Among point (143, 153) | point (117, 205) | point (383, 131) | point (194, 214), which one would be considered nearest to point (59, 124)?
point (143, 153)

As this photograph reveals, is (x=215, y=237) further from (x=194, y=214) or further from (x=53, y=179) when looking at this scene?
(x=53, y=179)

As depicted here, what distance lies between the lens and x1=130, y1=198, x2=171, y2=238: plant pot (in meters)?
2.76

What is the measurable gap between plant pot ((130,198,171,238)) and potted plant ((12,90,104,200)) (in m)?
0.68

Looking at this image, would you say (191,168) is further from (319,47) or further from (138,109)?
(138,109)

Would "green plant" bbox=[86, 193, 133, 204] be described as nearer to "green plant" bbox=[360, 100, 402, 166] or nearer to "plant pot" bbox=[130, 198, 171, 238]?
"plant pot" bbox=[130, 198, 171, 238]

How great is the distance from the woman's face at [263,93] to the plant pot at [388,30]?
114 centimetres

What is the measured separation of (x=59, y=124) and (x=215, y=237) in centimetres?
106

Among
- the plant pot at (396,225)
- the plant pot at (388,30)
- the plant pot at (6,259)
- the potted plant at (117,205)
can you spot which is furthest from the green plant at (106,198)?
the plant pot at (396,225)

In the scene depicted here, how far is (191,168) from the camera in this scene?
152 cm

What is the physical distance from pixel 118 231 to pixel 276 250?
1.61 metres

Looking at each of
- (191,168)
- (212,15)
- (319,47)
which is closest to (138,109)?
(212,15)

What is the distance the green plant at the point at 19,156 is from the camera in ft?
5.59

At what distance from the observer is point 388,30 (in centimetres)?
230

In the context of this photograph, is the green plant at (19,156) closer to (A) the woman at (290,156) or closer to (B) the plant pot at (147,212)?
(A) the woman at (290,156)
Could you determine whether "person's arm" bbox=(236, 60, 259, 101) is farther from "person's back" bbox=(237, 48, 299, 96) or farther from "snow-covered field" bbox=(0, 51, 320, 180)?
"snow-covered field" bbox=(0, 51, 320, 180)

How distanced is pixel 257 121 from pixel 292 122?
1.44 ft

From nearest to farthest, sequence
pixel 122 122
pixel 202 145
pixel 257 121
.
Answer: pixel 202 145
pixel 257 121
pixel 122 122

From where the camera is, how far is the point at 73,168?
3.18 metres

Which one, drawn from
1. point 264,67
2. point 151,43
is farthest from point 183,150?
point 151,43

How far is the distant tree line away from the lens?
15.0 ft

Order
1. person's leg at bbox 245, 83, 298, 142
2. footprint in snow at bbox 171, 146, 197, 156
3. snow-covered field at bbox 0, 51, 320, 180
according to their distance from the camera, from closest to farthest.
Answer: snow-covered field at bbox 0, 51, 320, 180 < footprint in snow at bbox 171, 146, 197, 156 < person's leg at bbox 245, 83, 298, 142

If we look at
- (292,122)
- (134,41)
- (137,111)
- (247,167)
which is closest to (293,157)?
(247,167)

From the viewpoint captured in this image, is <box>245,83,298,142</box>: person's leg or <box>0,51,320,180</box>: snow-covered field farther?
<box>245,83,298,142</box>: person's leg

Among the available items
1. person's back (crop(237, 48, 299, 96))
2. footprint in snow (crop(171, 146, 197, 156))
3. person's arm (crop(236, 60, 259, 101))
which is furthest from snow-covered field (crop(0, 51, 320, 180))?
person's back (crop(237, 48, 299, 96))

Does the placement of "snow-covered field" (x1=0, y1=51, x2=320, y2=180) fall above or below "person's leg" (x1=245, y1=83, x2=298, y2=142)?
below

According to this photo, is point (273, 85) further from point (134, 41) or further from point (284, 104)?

### [EXERCISE GOAL]
Every line of the data above should be copied exactly.

### [COMPLETE ANSWER]
Among point (143, 153) | point (117, 205) | point (383, 131) | point (194, 214), which one would be considered nearest to point (59, 124)?
point (143, 153)

As this photograph reveals, is (x=215, y=237) further from (x=194, y=214) or further from (x=53, y=179) when looking at this scene?
(x=53, y=179)

As depicted here, what distance lies between the lens and x1=130, y1=198, x2=171, y2=238: plant pot (in meters)?
2.76

What is the measurable gap between plant pot ((130,198,171,238)) and potted plant ((12,90,104,200)) (in m)?
0.68

Looking at this image, would you say (191,168) is further from (319,47) or further from (138,109)?
(138,109)

Would "green plant" bbox=[86, 193, 133, 204] be described as nearer to "green plant" bbox=[360, 100, 402, 166] or nearer to "plant pot" bbox=[130, 198, 171, 238]?
"plant pot" bbox=[130, 198, 171, 238]

How great is the distance from the woman's face at [263,93] to the plant pot at [388,30]?
114 centimetres

What is the measured separation of (x=59, y=124) and (x=215, y=237) in centimetres?
106

Among
- the plant pot at (396,225)
- the plant pot at (388,30)
- the plant pot at (6,259)
- the potted plant at (117,205)
can you spot which is furthest from the green plant at (106,198)?
the plant pot at (396,225)

In the scene depicted here, how far is (191,168) from the camera in this scene?
152 cm

What is the physical distance from pixel 118 231 to pixel 276 250?
1.61 metres

Looking at each of
- (191,168)
- (212,15)
- (319,47)
which is closest to (138,109)?
(212,15)

What is the distance the green plant at the point at 19,156 is from the camera in ft?
5.59

At what distance from the observer is point 388,30 (in centimetres)?
230

In the context of this photograph, is the green plant at (19,156) closer to (A) the woman at (290,156) or closer to (B) the plant pot at (147,212)?
(A) the woman at (290,156)
Could you determine whether "person's arm" bbox=(236, 60, 259, 101) is farther from "person's back" bbox=(237, 48, 299, 96) or farther from "snow-covered field" bbox=(0, 51, 320, 180)?
"snow-covered field" bbox=(0, 51, 320, 180)

How distanced is pixel 257 121 from pixel 292 122?
1.44 ft

From nearest to farthest, sequence
pixel 122 122
pixel 202 145
pixel 257 121
.
Answer: pixel 202 145
pixel 257 121
pixel 122 122

From where the camera is, how far is the point at 73,168?
3.18 metres

Which one, drawn from
1. point 264,67
2. point 151,43
is farthest from point 183,150?
point 151,43

How far is the distant tree line away from the lens?
15.0 ft

Order
1. person's leg at bbox 245, 83, 298, 142
2. footprint in snow at bbox 171, 146, 197, 156
3. snow-covered field at bbox 0, 51, 320, 180
according to their distance from the camera, from closest to farthest.
Answer: snow-covered field at bbox 0, 51, 320, 180 < footprint in snow at bbox 171, 146, 197, 156 < person's leg at bbox 245, 83, 298, 142

If we look at
- (292,122)
- (134,41)
- (137,111)
- (247,167)
which is closest to (293,157)?
(247,167)

From the viewpoint captured in this image, is <box>245,83,298,142</box>: person's leg or <box>0,51,320,180</box>: snow-covered field farther?
<box>245,83,298,142</box>: person's leg

Among the available items
1. person's back (crop(237, 48, 299, 96))
2. footprint in snow (crop(171, 146, 197, 156))
3. person's arm (crop(236, 60, 259, 101))
which is furthest from snow-covered field (crop(0, 51, 320, 180))?
person's back (crop(237, 48, 299, 96))

Does the placement of "snow-covered field" (x1=0, y1=51, x2=320, y2=180) fall above or below "person's leg" (x1=245, y1=83, x2=298, y2=142)?
below

According to this photo, is point (273, 85) further from point (134, 41) or further from point (284, 104)?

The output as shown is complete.